→ Required work
Reproduce the listing below verbatim, every line and character unchanged.

→ Data for this task

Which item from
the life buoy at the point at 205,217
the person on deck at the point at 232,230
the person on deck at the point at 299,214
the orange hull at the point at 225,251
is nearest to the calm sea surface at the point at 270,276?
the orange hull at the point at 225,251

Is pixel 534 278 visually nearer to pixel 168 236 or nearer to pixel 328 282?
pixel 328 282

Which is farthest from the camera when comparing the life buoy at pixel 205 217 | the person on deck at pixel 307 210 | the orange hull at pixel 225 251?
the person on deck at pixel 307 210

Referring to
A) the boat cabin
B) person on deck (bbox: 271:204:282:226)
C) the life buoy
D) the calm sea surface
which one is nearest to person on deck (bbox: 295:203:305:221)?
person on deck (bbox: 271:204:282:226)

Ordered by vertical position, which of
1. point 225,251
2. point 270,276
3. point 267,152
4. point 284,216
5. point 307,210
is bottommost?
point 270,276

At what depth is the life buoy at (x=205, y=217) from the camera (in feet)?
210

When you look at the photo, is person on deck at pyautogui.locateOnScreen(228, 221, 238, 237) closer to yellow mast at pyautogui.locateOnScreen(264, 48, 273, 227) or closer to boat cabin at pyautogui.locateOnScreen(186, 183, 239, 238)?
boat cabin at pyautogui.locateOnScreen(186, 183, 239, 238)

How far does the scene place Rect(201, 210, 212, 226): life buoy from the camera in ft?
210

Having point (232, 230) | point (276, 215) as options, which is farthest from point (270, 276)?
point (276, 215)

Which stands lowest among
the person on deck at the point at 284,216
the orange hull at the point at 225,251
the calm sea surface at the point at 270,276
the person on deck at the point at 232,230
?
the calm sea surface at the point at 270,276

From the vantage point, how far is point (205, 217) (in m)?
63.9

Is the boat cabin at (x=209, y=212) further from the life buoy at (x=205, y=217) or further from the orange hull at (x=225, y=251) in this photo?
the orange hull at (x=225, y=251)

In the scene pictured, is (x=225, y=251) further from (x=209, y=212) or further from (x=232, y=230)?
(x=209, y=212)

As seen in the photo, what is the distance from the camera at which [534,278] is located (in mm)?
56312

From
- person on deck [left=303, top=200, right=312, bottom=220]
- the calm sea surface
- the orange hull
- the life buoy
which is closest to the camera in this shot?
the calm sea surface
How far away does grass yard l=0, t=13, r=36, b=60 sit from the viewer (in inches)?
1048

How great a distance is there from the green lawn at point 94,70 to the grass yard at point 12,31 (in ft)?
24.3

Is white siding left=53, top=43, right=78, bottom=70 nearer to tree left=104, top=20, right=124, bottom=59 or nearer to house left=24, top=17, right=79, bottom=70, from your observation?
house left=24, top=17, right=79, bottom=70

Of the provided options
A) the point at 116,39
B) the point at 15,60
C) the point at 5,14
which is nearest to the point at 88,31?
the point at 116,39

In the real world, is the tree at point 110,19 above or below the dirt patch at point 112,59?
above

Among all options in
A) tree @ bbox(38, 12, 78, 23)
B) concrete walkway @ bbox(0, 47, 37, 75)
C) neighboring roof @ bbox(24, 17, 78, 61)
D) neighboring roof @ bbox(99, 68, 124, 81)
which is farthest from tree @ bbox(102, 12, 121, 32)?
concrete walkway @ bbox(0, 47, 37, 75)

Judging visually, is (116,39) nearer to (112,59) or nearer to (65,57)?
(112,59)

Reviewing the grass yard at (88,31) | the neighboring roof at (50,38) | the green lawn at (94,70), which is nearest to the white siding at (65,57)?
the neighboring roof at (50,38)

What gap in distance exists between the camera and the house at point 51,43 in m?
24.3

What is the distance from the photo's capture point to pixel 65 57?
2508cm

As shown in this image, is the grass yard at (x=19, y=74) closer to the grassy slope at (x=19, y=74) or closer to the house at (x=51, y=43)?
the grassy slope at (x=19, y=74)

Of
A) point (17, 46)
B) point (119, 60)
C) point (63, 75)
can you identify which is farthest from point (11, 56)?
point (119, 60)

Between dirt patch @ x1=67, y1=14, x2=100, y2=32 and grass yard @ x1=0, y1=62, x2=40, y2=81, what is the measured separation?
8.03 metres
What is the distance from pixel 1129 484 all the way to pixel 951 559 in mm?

→ Exercise output
Which item from
the life buoy at the point at 205,217
the person on deck at the point at 232,230
the person on deck at the point at 299,214
the orange hull at the point at 225,251
is nearest to the calm sea surface at the point at 270,276?
the orange hull at the point at 225,251

Is pixel 534 278 visually nearer to pixel 168 236 or nearer to pixel 328 282?
pixel 328 282

Which is farthest from the camera when comparing the life buoy at pixel 205 217 | the person on deck at pixel 307 210 | the orange hull at pixel 225 251?
the person on deck at pixel 307 210

Referring to
A) the boat cabin
B) person on deck (bbox: 271:204:282:226)
C) the life buoy
D) the calm sea surface
which one is nearest to person on deck (bbox: 295:203:305:221)?
person on deck (bbox: 271:204:282:226)

Ordered by vertical position, which of
1. point 225,251
2. point 270,276
3. point 267,152
4. point 284,216
5. point 307,210
is bottommost?
point 270,276

At what depth is the life buoy at (x=205, y=217) from the camera (in feet)?
210

When you look at the photo, is person on deck at pyautogui.locateOnScreen(228, 221, 238, 237) closer to yellow mast at pyautogui.locateOnScreen(264, 48, 273, 227) or closer to boat cabin at pyautogui.locateOnScreen(186, 183, 239, 238)?
boat cabin at pyautogui.locateOnScreen(186, 183, 239, 238)

How far does the scene place Rect(201, 210, 212, 226): life buoy from the camera in ft?
210

Having point (232, 230) | point (276, 215) as options, which is farthest from point (270, 276)?
point (276, 215)

Which stands lowest among
the person on deck at the point at 284,216
the orange hull at the point at 225,251
the calm sea surface at the point at 270,276
the person on deck at the point at 232,230
?
the calm sea surface at the point at 270,276

From the vantage point, how far is point (205, 217) (in m)?
63.9

Is the boat cabin at (x=209, y=212) further from the life buoy at (x=205, y=217) or further from the orange hull at (x=225, y=251) in this photo?
the orange hull at (x=225, y=251)

In the scene pictured, is (x=225, y=251) further from (x=209, y=212) or further from (x=232, y=230)?
(x=209, y=212)

As seen in the photo, what is the distance from the camera at which [534,278] is located (in mm)?
56312

From
- person on deck [left=303, top=200, right=312, bottom=220]
- the calm sea surface
- the orange hull
- the life buoy
which is closest to the camera in this shot?
the calm sea surface
How far away does grass yard l=0, t=13, r=36, b=60 sit from the viewer (in inches)?
1048

How great a distance is there from the green lawn at point 94,70 to the grass yard at point 12,31 (in ft)?
24.3

Is white siding left=53, top=43, right=78, bottom=70 nearer to tree left=104, top=20, right=124, bottom=59 or nearer to house left=24, top=17, right=79, bottom=70, from your observation?
house left=24, top=17, right=79, bottom=70

Of the provided options
A) the point at 116,39
B) the point at 15,60
C) the point at 5,14
which is nearest to the point at 88,31?
the point at 116,39

In the real world, is the tree at point 110,19 above or below the dirt patch at point 112,59?
above

Among all options in
A) tree @ bbox(38, 12, 78, 23)
B) concrete walkway @ bbox(0, 47, 37, 75)
C) neighboring roof @ bbox(24, 17, 78, 61)
D) neighboring roof @ bbox(99, 68, 124, 81)
which is farthest from tree @ bbox(102, 12, 121, 32)?
concrete walkway @ bbox(0, 47, 37, 75)

Judging visually, is (116,39) nearer to (112,59) or nearer to (65,57)?
(112,59)

Reviewing the grass yard at (88,31) | the neighboring roof at (50,38) | the green lawn at (94,70), which is nearest to the white siding at (65,57)?
the neighboring roof at (50,38)

What gap in distance exists between the camera and the house at point 51,43 in m?
24.3

What is the distance from the photo's capture point to pixel 65 57?
2508cm

As shown in this image, is the grass yard at (x=19, y=74) closer to the grassy slope at (x=19, y=74) or closer to the house at (x=51, y=43)?
the grassy slope at (x=19, y=74)

Of
A) point (17, 46)
B) point (119, 60)
C) point (63, 75)
can you identify which is farthest from point (11, 56)?
point (119, 60)

Between dirt patch @ x1=67, y1=14, x2=100, y2=32 and grass yard @ x1=0, y1=62, x2=40, y2=81, what is the measured separation?
8.03 metres
What is the distance from pixel 1129 484 all the way to pixel 951 559 in mm?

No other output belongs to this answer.